Description of the task: Could you return each entry below exactly as written, minus any pictures?

(Entries supplied)

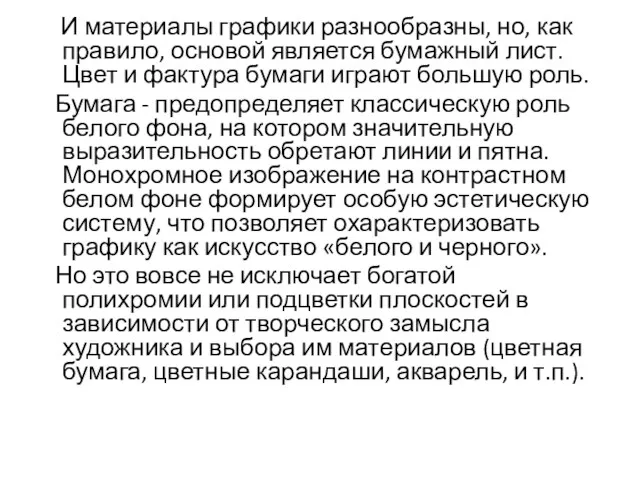 И материалы графики разнообразны, но, как правило, основой является бумажный лист. Цвет и фактура бумаги играют большую роль.

Бумага - предопределяет классическую роль белого фона, на котором значительную выразительность обретают линии и пятна. Монохромное изображение на контрастном белом фоне формирует особую эстетическую систему, что позволяет охарактеризовать графику как искусство «белого и черного».

Но это вовсе не исключает богатой полихромии или подцветки плоскостей в зависимости от творческого замысла художника и выбора им материалов (цветная бумага, цветные карандаши, акварель, и т.п.).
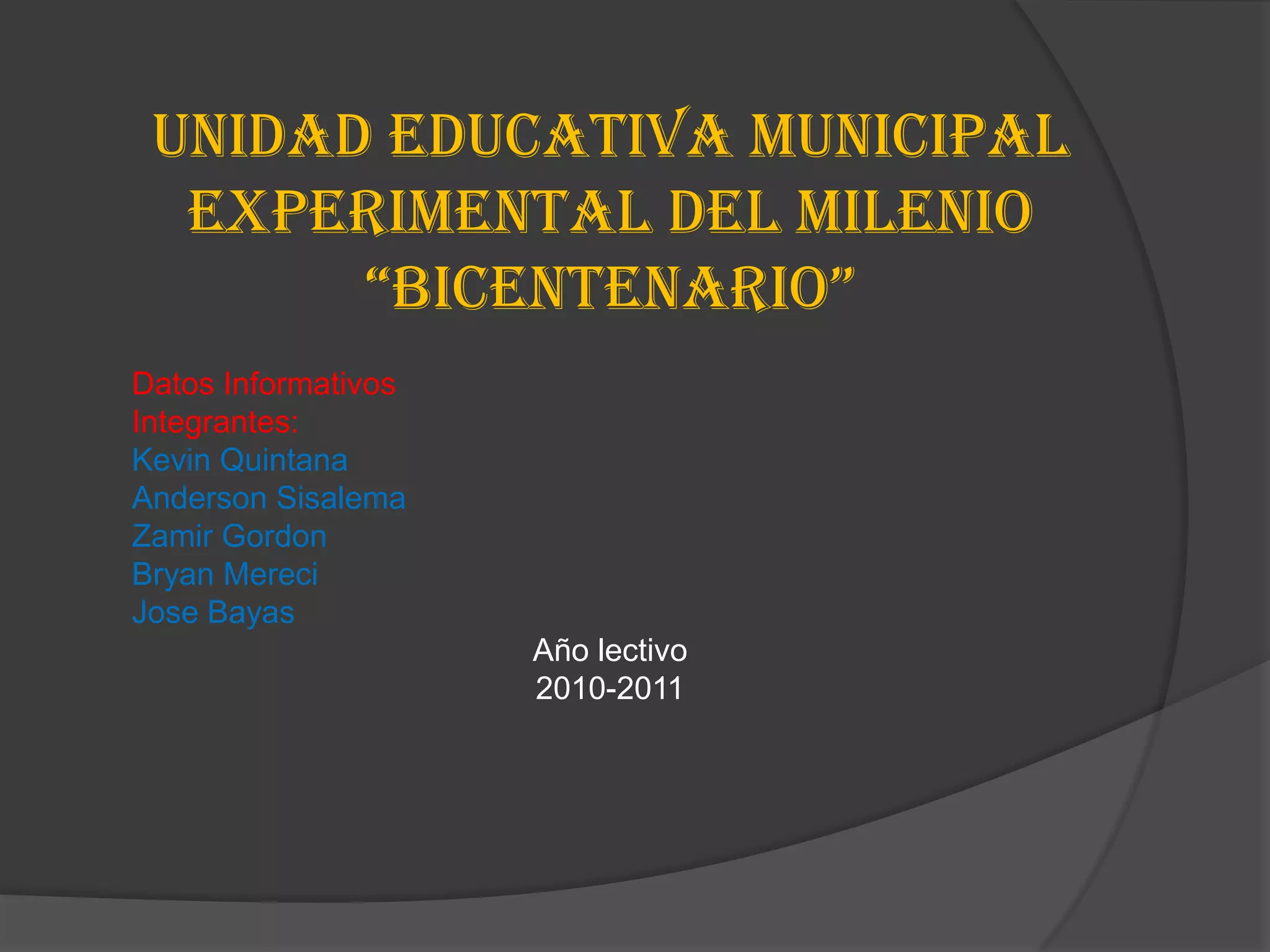 UNIDAD EDUCATIVA MUNICIPAL EXPERIMENTAL DEL MILENIO “BICENTENARIO”

Datos Informativos
Integrantes:
Kevin Quintana
Anderson Sisalema
Zamir Gordon
Bryan Mereci
Jose Bayas

Año lectivo
2010-2011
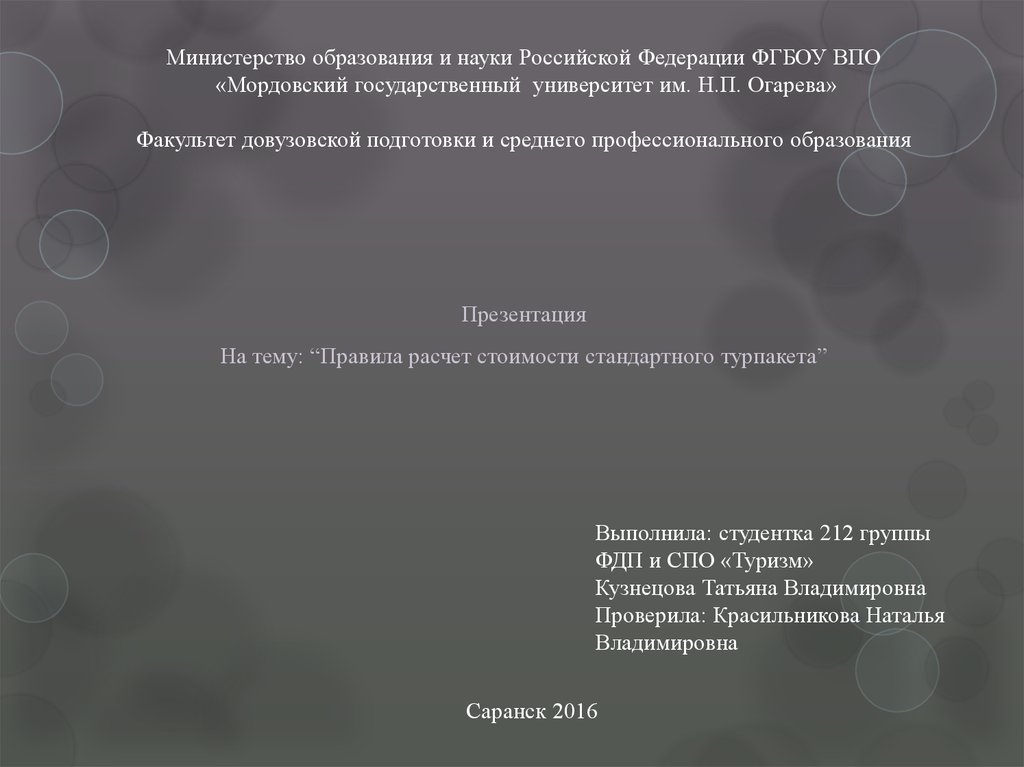 Министерство образования и науки Российской Федерации ФГБОУ ВПО
«Мордовский государственный университет им. Н.П. Огарева»

Факультет довузовской подготовки и среднего профессионального образования

Презентация

На тему: "Правила расчет стоимости стандартного турпакета"

Выполнила: студентка 212 группы
ФДП и СПО «Туризм»
Кузнецова Татьяна Владимировна
Проверила: Красильникова Наталья Владимировна

Саранск 2016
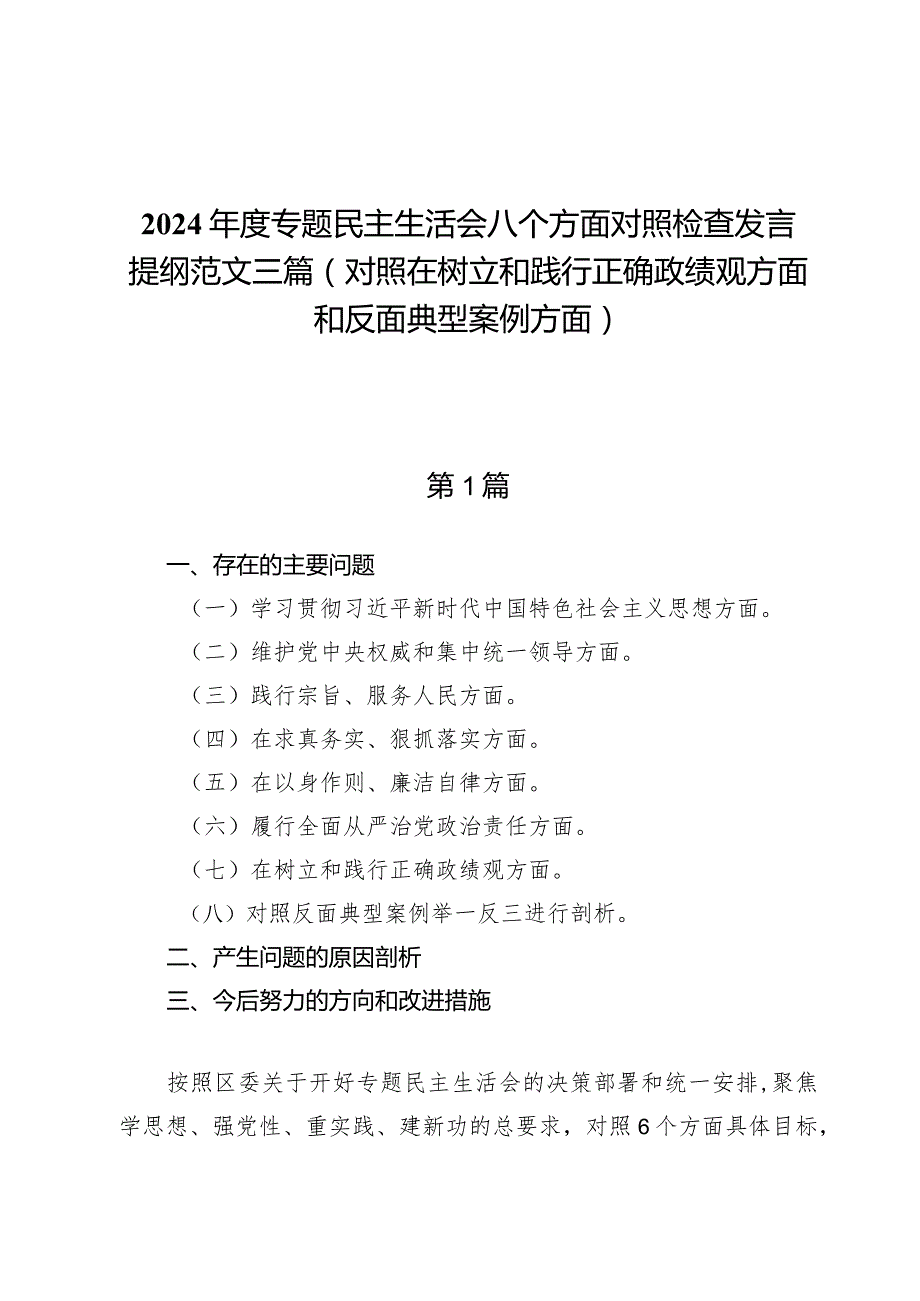 2024年度专题民主生活会八个方面对照检查发言提纲范文三篇（对照在树立和践行正确政绩观方面和反面典型案例方面）

第1篇

一、存在的主要问题

（一）学习贯彻习近平新时代中国特色社会主义思想方面。

（二）维护党中央权威和集中统一领导方面。

（三）践行宗旨、服务人民方面。

（四）在求真务实、狠抓落实方面。

（五）在以身作则、廉洁自律方面。

（六）履行全面从严治党政治责任方面。

（七）在树立和践行正确政绩观方面。

（八）对照反面典型案例举一反三进行剖析。

二、产生问题的原因剖析

三、今后努力的方向和改进措施

按照区委关于开好专题民主生活会的决策部署和统一安排，聚焦学思想、强党性、重实践、建新功的总要求，对照6个方面具体目标，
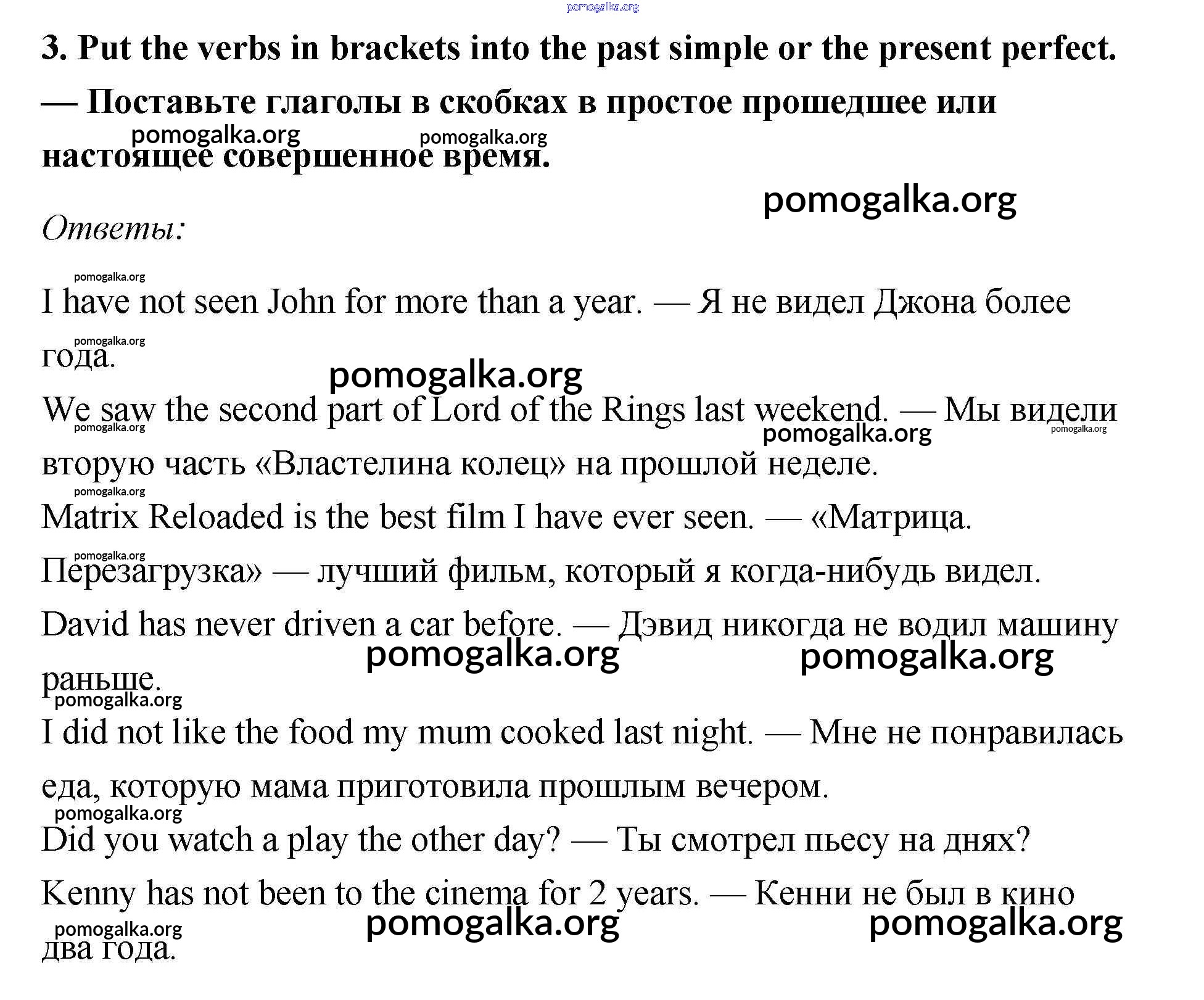 pomogalka.org

3. Put the verbs in brackets into the past simple or the present perfect. — Поставьте глаголы в скобках в простое прошедшее или настоящее совершенное время.

pomogalka.org pomogalka.org

pomogalka.org

Ответы:

pomogalka.org

I have not seen John for more than a year. — Я не видел Джона более года.

pomogalka.org

pomogalka.org

We saw the second part of Lord of the Rings last weekend. — Мы видели вторую часть «Властелина колец» на прошлой неделе.

pomogalka.org pomogalka.org pomogalka.org

pomogalka.org

Matrix Reloaded is the best film I have ever seen. — «Матрица. Перезагрузка» — лучший фильм, который я когда-нибудь видел.

pomogalka.org

David has never driven a car before. — Дэвид никогда не водил машину раньше.

pomogalka.org pomogalka.org

pomogalka.org

I did not like the food my mum cooked last night. — Мне не понравилась еда, которую мама приготовила прошлым вечером.

pomogalka.org

Did you watch a play the other day? — Ты смотрел пьесу на днях?

Kenny has not been to the cinema for 2 years. — Кенни не был в кино два года.

pomogalka.org pomogalka.org pomogalka.org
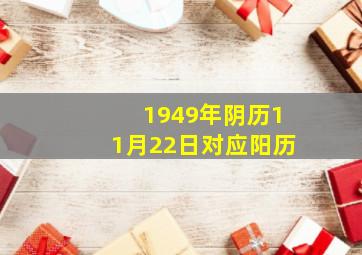 1949年阴历11月22日对应阳历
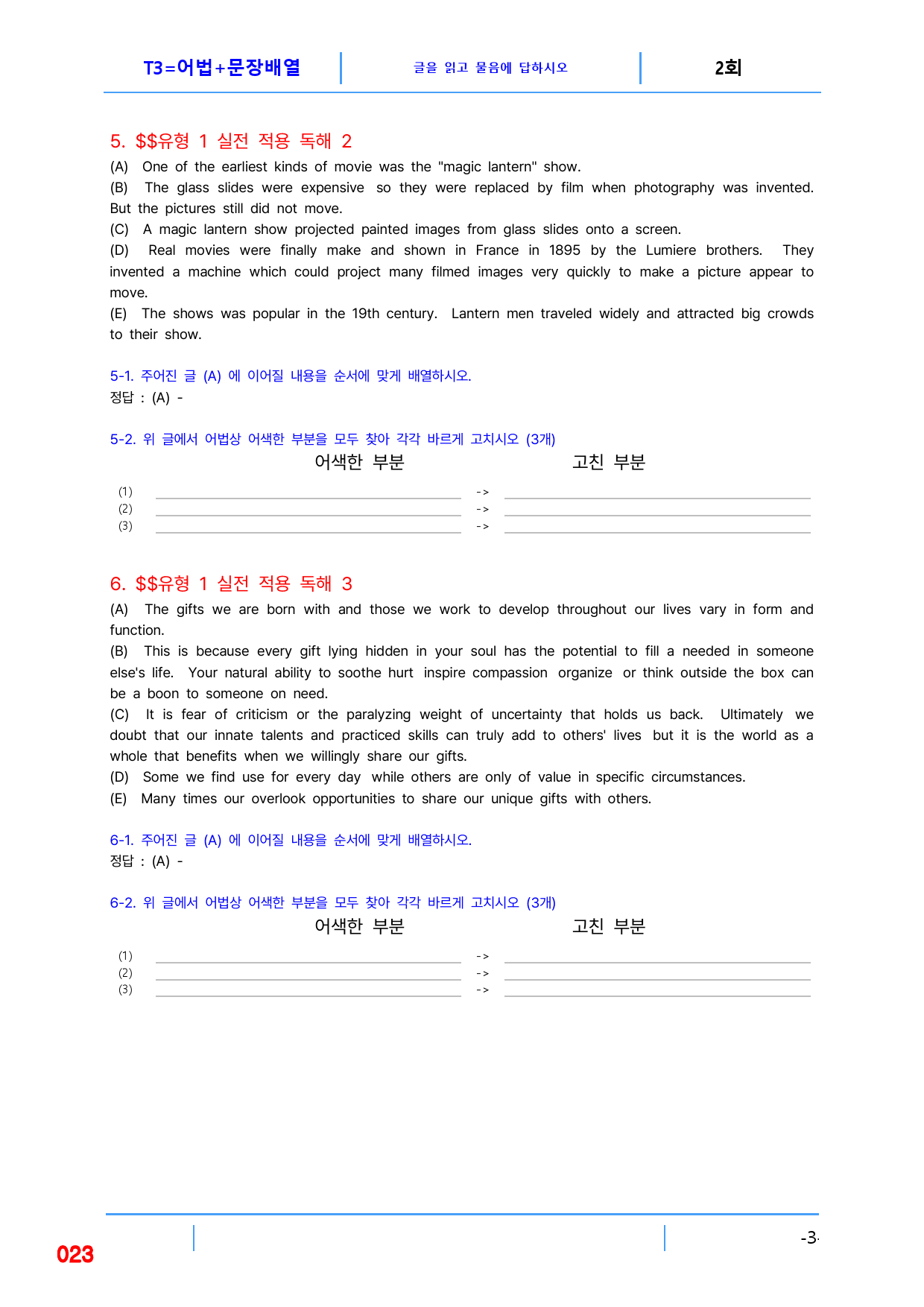 T3=어법+문장배열
글을 읽고 물음에 답하시오
2회

5. $$유형 1 실전 적용 독해 2

(A) One of the earliest kinds of movie was the "magic lantern" show.

(B) The glass slides were expensive so they were replaced by film when photography was invented. But the pictures still did not move.

(C) A magic lantern show projected painted images from glass slides onto a screen.

(D) Real movies were finally make and shown in France in 1895 by the Lumiere brothers. They invented a machine which could project many filmed images very quickly to make a picture appear to move.

(E) The shows was popular in the 19th century. Lantern men traveled widely and attracted big crowds to their show.

5-1. 주어진 글 (A) 에 이어질 내용을 순서에 맞게 배열하시오.
정답 : (A) -

5-2. 위 글에서 어법상 어색한 부분을 모두 찾아 각각 바르게 고치시오 (3개)
어색한 부분 고친 부분
(1) ____ -> ____
(2) ____ -> ____
(3) ____ -> ____

6. $$유형 1 실전 적용 독해 3

(A) The gifts we are born with and those we work to develop throughout our lives vary in form and function.

(B) This is because every gift lying hidden in your soul has the potential to fill a needed in someone else's life. Your natural ability to soothe hurt inspire compassion organize or think outside the box can be a boon to someone on need.

(C) It is fear of criticism or the paralyzing weight of uncertainty that holds us back. Ultimately we doubt that our innate talents and practiced skills can truly add to others' lives but it is the world as a whole that benefits when we willingly share our gifts.

(D) Some we find use for every day while others are only of value in specific circumstances.

(E) Many times our overlook opportunities to share our unique gifts with others.

6-1. 주어진 글 (A) 에 이어질 내용을 순서에 맞게 배열하시오.
정답 : (A) -

6-2. 위 글에서 어법상 어색한 부분을 모두 찾아 각각 바르게 고치시오 (3개)
어색한 부분 고친 부분
(1) ____ -> ____
(2) ____ -> ____
(3) ____ -> ____

023
-3-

(End Entries supplied)

Response for this exercise:
 И материалы графики разнообразны, но, как правило, основой является бумажный лист. Цвет и фактура бумаги играют большую роль.

Бумага - предопределяет классическую роль белого фона, на котором значительную выразительность обретают линии и пятна. Монохромное изображение на контрастном белом фоне формирует особую эстетическую систему, что позволяет охарактеризовать графику как искусство «белого и черного».

Но это вовсе не исключает богатой полихромии или подцветки плоскостей в зависимости от творческого замысла художника и выбора им материалов (цветная бумага, цветные карандаши, акварель, и т.п.).
 UNIDAD EDUCATIVA MUNICIPAL EXPERIMENTAL DEL MILENIO “BICENTENARIO”

Datos Informativos
Integrantes:
Kevin Quintana
Anderson Sisalema
Zamir Gordon
Bryan Mereci
Jose Bayas

Año lectivo
2010-2011
 Министерство образования и науки Российской Федерации ФГБОУ ВПО
«Мордовский государственный университет им. Н.П. Огарева»

Факультет довузовской подготовки и среднего профессионального образования

Презентация

На тему: "Правила расчет стоимости стандартного турпакета"

Выполнила: студентка 212 группы
ФДП и СПО «Туризм»
Кузнецова Татьяна Владимировна
Проверила: Красильникова Наталья Владимировна

Саранск 2016
 2024年度专题民主生活会八个方面对照检查发言提纲范文三篇（对照在树立和践行正确政绩观方面和反面典型案例方面）

第1篇

一、存在的主要问题

（一）学习贯彻习近平新时代中国特色社会主义思想方面。

（二）维护党中央权威和集中统一领导方面。

（三）践行宗旨、服务人民方面。

（四）在求真务实、狠抓落实方面。

（五）在以身作则、廉洁自律方面。

（六）履行全面从严治党政治责任方面。

（七）在树立和践行正确政绩观方面。

（八）对照反面典型案例举一反三进行剖析。

二、产生问题的原因剖析

三、今后努力的方向和改进措施

按照区委关于开好专题民主生活会的决策部署和统一安排，聚焦学思想、强党性、重实践、建新功的总要求，对照6个方面具体目标，
 pomogalka.org

3. Put the verbs in brackets into the past simple or the present perfect. — Поставьте глаголы в скобках в простое прошедшее или настоящее совершенное время.

pomogalka.org pomogalka.org

pomogalka.org

Ответы:

pomogalka.org

I have not seen John for more than a year. — Я не видел Джона более года.

pomogalka.org

pomogalka.org

We saw the second part of Lord of the Rings last weekend. — Мы видели вторую часть «Властелина колец» на прошлой неделе.

pomogalka.org pomogalka.org pomogalka.org

pomogalka.org

Matrix Reloaded is the best film I have ever seen. — «Матрица. Перезагрузка» — лучший фильм, который я когда-нибудь видел.

pomogalka.org

David has never driven a car before. — Дэвид никогда не водил машину раньше.

pomogalka.org pomogalka.org

pomogalka.org

I did not like the food my mum cooked last night. — Мне не понравилась еда, которую мама приготовила прошлым вечером.

pomogalka.org

Did you watch a play the other day? — Ты смотрел пьесу на днях?

Kenny has not been to the cinema for 2 years. — Кенни не был в кино два года.

pomogalka.org pomogalka.org pomogalka.org
 1949年阴历11月22日对应阳历
 T3=어법+문장배열
글을 읽고 물음에 답하시오
2회

5. $$유형 1 실전 적용 독해 2

(A) One of the earliest kinds of movie was the "magic lantern" show.

(B) The glass slides were expensive so they were replaced by film when photography was invented. But the pictures still did not move.

(C) A magic lantern show projected painted images from glass slides onto a screen.

(D) Real movies were finally make and shown in France in 1895 by the Lumiere brothers. They invented a machine which could project many filmed images very quickly to make a picture appear to move.

(E) The shows was popular in the 19th century. Lantern men traveled widely and attracted big crowds to their show.

5-1. 주어진 글 (A) 에 이어질 내용을 순서에 맞게 배열하시오.
정답 : (A) -

5-2. 위 글에서 어법상 어색한 부분을 모두 찾아 각각 바르게 고치시오 (3개)
어색한 부분 고친 부분
(1) ____ -> ____
(2) ____ -> ____
(3) ____ -> ____

6. $$유형 1 실전 적용 독해 3

(A) The gifts we are born with and those we work to develop throughout our lives vary in form and function.

(B) This is because every gift lying hidden in your soul has the potential to fill a needed in someone else's life. Your natural ability to soothe hurt inspire compassion organize or think outside the box can be a boon to someone on need.

(C) It is fear of criticism or the paralyzing weight of uncertainty that holds us back. Ultimately we doubt that our innate talents and practiced skills can truly add to others' lives but it is the world as a whole that benefits when we willingly share our gifts.

(D) Some we find use for every day while others are only of value in specific circumstances.

(E) Many times our overlook opportunities to share our unique gifts with others.

6-1. 주어진 글 (A) 에 이어질 내용을 순서에 맞게 배열하시오.
정답 : (A) -

6-2. 위 글에서 어법상 어색한 부분을 모두 찾아 각각 바르게 고치시오 (3개)
어색한 부분 고친 부분
(1) ____ -> ____
(2) ____ -> ____
(3) ____ -> ____

023
-3-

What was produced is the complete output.